Directions for this task
Write out the part of the entries that opens with the line containing "Of the options given as" and runs through the end of the entries as a JSON list of strings, one string per line, leaving out blank lines.

Material
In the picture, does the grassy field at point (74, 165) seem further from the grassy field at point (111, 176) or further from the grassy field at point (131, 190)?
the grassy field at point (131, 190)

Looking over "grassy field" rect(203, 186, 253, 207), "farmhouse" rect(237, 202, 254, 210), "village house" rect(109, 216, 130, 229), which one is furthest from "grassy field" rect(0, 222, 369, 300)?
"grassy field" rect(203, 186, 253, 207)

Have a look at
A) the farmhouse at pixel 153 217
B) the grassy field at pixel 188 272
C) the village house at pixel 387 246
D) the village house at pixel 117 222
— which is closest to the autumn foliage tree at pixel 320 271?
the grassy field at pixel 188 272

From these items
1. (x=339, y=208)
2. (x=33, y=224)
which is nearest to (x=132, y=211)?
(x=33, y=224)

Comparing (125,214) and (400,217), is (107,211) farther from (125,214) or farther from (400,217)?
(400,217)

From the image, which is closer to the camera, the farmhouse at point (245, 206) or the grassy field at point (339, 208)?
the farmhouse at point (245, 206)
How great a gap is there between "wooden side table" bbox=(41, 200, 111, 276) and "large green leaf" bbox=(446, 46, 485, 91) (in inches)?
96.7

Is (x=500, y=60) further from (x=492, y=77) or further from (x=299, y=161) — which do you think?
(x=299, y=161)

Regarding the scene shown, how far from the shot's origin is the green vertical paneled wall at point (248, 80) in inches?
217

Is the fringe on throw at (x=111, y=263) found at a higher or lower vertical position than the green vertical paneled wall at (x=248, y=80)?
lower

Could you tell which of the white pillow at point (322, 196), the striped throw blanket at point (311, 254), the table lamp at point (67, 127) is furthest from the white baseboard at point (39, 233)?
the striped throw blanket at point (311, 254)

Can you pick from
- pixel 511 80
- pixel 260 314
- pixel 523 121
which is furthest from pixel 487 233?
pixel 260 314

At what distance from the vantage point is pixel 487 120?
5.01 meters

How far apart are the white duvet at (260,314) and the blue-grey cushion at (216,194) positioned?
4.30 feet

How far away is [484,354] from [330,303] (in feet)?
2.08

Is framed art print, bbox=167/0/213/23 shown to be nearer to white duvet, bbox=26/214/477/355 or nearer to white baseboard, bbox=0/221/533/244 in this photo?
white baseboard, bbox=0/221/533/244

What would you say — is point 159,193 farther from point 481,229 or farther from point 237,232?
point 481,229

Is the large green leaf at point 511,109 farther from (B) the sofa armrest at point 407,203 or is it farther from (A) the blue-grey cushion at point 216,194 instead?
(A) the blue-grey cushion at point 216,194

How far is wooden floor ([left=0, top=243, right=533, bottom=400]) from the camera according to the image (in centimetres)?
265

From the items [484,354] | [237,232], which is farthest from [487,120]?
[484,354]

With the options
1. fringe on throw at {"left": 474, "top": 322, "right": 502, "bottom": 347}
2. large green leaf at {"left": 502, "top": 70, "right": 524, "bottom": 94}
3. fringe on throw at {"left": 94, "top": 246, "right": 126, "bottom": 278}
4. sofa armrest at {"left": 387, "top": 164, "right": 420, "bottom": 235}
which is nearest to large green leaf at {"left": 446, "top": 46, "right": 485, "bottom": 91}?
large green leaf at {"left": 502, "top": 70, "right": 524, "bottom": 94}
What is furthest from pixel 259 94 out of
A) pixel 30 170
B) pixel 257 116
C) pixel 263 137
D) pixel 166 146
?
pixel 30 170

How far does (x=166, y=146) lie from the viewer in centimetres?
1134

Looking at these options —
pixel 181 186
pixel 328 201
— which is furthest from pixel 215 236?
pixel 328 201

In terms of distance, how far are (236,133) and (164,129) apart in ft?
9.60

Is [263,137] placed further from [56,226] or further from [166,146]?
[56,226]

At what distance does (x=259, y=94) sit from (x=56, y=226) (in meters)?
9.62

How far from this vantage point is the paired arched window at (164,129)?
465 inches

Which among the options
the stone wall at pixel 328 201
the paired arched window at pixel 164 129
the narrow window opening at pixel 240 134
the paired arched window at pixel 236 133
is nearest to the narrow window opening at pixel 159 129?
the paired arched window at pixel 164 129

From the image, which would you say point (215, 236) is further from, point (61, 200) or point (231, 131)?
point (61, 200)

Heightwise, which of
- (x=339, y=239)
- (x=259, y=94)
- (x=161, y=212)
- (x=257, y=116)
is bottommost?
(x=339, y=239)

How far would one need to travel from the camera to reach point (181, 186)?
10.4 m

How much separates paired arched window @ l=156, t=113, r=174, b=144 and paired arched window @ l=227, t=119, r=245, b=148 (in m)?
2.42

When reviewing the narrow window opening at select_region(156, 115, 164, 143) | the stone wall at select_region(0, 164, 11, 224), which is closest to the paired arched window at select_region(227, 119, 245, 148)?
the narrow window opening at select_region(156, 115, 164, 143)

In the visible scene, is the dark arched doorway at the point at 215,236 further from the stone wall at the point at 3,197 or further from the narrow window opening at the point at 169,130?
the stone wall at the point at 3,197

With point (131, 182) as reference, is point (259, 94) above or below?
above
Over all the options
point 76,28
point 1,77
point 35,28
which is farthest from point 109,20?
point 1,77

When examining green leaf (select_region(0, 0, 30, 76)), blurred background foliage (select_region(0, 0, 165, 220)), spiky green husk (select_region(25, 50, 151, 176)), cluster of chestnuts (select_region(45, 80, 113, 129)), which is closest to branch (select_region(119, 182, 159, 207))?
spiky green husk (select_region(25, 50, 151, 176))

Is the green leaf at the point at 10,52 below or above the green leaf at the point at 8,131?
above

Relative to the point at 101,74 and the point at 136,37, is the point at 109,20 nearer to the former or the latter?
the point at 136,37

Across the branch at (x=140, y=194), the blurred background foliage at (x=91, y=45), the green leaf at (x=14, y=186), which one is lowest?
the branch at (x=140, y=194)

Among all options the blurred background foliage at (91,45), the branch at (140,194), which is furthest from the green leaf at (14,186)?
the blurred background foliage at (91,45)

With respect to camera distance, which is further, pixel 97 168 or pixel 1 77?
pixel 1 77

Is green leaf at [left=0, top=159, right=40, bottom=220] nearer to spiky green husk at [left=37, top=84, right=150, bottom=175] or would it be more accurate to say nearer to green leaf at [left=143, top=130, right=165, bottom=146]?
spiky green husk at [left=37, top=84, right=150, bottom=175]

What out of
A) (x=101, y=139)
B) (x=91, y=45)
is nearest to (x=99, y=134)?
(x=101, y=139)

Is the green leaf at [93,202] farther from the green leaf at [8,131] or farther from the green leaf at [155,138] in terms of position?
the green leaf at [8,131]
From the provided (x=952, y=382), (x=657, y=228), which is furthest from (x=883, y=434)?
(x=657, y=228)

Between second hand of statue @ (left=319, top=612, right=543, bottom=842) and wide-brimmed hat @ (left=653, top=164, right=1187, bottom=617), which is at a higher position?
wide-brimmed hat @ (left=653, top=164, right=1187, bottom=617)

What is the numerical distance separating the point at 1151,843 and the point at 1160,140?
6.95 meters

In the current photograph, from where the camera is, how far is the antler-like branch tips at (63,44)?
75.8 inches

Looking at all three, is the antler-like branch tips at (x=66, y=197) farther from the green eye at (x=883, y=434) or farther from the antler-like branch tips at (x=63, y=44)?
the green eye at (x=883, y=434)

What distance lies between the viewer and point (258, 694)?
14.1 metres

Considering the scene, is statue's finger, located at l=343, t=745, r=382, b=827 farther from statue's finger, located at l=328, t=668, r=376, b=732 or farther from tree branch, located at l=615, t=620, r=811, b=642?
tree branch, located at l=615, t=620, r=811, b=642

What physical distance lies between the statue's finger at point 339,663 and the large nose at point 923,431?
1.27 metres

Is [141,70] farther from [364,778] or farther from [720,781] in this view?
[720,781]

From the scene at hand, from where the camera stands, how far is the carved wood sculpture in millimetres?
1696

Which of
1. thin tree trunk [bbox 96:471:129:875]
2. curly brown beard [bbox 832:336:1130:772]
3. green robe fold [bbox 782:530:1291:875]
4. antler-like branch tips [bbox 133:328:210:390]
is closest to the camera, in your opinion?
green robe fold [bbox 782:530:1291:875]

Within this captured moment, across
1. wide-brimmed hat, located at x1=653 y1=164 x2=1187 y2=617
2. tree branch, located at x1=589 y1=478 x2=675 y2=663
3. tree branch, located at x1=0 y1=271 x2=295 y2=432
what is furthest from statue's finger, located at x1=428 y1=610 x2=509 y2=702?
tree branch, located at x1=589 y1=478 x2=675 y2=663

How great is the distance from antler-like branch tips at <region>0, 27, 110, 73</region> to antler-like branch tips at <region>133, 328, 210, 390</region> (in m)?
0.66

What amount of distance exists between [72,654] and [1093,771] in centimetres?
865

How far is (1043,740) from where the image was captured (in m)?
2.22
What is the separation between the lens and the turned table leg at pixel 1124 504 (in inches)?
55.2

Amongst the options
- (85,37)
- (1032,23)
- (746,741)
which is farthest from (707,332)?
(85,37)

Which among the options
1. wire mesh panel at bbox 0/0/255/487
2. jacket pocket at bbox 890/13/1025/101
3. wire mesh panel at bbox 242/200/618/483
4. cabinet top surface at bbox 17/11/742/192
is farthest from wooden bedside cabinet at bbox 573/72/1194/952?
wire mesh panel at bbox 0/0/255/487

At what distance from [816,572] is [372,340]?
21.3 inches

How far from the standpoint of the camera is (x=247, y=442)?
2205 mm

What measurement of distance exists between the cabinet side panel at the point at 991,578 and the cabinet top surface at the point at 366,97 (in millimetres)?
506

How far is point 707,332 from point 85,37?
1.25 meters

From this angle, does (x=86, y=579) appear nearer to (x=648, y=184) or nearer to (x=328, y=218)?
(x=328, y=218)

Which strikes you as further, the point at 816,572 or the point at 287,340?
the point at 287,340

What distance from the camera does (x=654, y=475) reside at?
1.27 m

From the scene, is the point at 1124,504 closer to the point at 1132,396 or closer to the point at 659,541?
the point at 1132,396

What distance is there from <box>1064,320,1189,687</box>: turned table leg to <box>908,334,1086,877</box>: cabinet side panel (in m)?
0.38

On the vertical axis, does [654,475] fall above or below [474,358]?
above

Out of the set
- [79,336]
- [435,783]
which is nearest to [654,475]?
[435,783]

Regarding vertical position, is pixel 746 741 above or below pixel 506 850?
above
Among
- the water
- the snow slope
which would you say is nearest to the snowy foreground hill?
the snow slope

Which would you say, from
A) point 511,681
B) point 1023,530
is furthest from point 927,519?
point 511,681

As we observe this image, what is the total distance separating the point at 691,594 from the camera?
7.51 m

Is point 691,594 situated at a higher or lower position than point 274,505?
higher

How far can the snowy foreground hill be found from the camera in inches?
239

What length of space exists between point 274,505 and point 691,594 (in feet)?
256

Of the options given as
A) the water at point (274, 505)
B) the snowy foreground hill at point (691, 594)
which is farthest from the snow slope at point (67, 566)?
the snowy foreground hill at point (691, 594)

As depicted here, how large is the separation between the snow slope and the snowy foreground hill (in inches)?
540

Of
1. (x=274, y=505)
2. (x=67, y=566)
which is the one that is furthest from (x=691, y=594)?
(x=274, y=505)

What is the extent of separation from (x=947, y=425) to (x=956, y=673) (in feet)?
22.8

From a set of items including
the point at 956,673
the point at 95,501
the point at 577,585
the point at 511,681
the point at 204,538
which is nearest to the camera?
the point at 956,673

The answer
[
  "Of the options given as",
  "A) the water at point (274, 505)",
  "B) the snowy foreground hill at point (691, 594)",
  "which is farthest from the snow slope at point (67, 566)?",
  "the snowy foreground hill at point (691, 594)",
  "As depicted here, how large is the separation between the snow slope and the snowy foreground hill (in inches)?",
  "540",
  "Of",
  "1. (x=274, y=505)",
  "2. (x=67, y=566)",
  "which is the one that is furthest from (x=691, y=594)?",
  "(x=274, y=505)",
  "What is the extent of separation from (x=947, y=425) to (x=956, y=673) (in feet)?",
  "22.8",
  "From a set of items including",
  "the point at 956,673",
  "the point at 95,501",
  "the point at 577,585",
  "the point at 511,681",
  "the point at 204,538",
  "which is nearest to the camera?",
  "the point at 956,673"
]